Китти продолжала появляться по вечерам с разнообразной едой, как из наших с ней любимых ресторанов, так и из таких, о которых я даже не слышала. Она не обошла стороной ни одну кухню мира. Она приносила эфиопские блюда, индийские, тайские, мексиканские, итальянские, японские, французские и вьетнамские. Она словно задалась целью удивлять и радовать меня.
Она также загорелась идеей Прайи о пользе вязания. И она настаивала, чтобы я вязала шарф во время просмотра наших с ней любимых мюзиклов. И я даже больше не сражалась с ней по поводу пения. Я без какого-либо протеста начинала петь при первых же звуках любой песни, сначала потихоньку, а потом все громче и громче.
Шарф, который они заставили меня вязать, получался просто чудовищным. Я думала, что выбрала голубые нитки, но на поверку они оказались просто серыми. И в результате конечный продукт напоминал огромного слизняка, покрытого опухолями.
– Мы украсим его помпонами, – сказала Кит. – Не расстраивайся.
По правде сказать, в некоторых отношениях я довольно быстро вернулась к своим прежним привычкам и наклонностям. Я, как и раньше, находила окружающих людей интересными, а разговоры с ними – самым лучшим способом отвлечься. И когда появлялся кто-то, с кем можно было поговорить, я начинала болтать без умолку, смеяться и шутить. И в такие моменты я чувствовала себя не то чтобы хорошо, но, по крайней мере, лучше, чем обычно.
Но бывали и серые, мрачные моменты, когда я чувствовала себя очень плохо. Не буду этого отрицать. На самом деле, таких моментов было очень много. И я с трудом пыталась заставить себя не впадать в уныние. Когда я оставалась одна, или когда видела по телевизору что-то, что напоминало мне о моей прошлой жизни, или когда просыпалась утром и вспоминала, где нахожусь, меня охватывало отчаяние. И таких моментов в моей нынешней жизни было большинство.
Как-то днем, в перерыве между моими утренними занятиями с Прийей и обедом, в то время, которое я привыкла посвящать дневному сну, ко мне заявилась неожиданная посетительница. Ивлин, мать Чипа.
Она пришла, когда я спала, и принялась громко двигать стул для посетителей, а когда я открыла глаза, с напускным удивлением спросила:
– Ты что, спала?
Она отлично знала, что я спала.
– Да.
– Похоже, мой приход удивил тебя?
Удивил. Все это время, пока я находилась в больнице, я виделась только с самыми близкими людьми. Это был мой осознанный выбор.

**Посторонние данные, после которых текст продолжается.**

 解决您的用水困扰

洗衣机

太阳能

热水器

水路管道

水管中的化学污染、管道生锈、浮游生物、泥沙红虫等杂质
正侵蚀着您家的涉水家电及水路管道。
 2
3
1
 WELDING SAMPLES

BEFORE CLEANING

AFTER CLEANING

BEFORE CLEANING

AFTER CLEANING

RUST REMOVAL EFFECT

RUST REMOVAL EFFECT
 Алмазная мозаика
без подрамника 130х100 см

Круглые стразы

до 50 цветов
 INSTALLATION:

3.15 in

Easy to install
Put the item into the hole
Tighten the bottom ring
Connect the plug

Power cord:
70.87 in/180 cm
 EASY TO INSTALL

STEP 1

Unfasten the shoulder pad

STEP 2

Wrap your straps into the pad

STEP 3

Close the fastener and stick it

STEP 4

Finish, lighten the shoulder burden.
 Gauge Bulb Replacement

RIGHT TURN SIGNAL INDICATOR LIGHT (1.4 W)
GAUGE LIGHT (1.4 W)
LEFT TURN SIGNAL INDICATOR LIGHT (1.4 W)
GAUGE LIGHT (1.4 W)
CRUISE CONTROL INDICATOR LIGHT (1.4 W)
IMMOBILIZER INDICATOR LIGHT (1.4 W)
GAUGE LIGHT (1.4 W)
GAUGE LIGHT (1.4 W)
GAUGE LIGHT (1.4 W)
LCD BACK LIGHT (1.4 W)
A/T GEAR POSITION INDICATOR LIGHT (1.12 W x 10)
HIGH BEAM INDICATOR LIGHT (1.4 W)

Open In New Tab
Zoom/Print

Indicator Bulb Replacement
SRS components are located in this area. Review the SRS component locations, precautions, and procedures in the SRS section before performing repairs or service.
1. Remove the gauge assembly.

– Просто я не принимаю посетителей.
– Я сказала им, что я твоя свекровь. Будущая.
– Очевидно, это сработало.
Она не видела меня с той поры, как я лежала в блоке интенсивной терапии.
– Ты выглядишь намного лучше.
Ее слова были добрыми, но взгляд был испытующим. Она пристально изучала меня, и мое лицо внезапно начало чесаться под этим взглядом. Она продолжала:
– За исключением этих шрамов на шее и – о, боже!
Она увидела участки под моими ключицами, с которых брали кожу на пересадку. Она невольно отступила на шаг и попыталась восстановить хладнокровие.
– Им что, пришлось обрить твою голову? – спросила она спустя некоторое время.
– Нет, – сказала я. – Это просто такая модная стрижка.
– Я уверена, что твои волосы скоро снова отрастут.
– Я планирую сохранить эту прическу. Мне она нравится.
– Ну что ты! – сказала Ивлин. – Она чересчур мужская.
– Я считаю, что это прикольно.
– Не сомневаюсь, что ты передумаешь, когда придешь в себя.
Мать Чипа была во многом похожа на мою. Чрезмерно собранная. Чрезмерно сфокусированная на том, как все выглядит, а не на том, какие чувства люди при этом испытывают. Чрезмерно требовательная как к себе, так и к окружающим, но слишком хорошо воспитанная, чтобы сказать об этом во время светской беседы.
Но все же иногда и она допускала забавные оплошности.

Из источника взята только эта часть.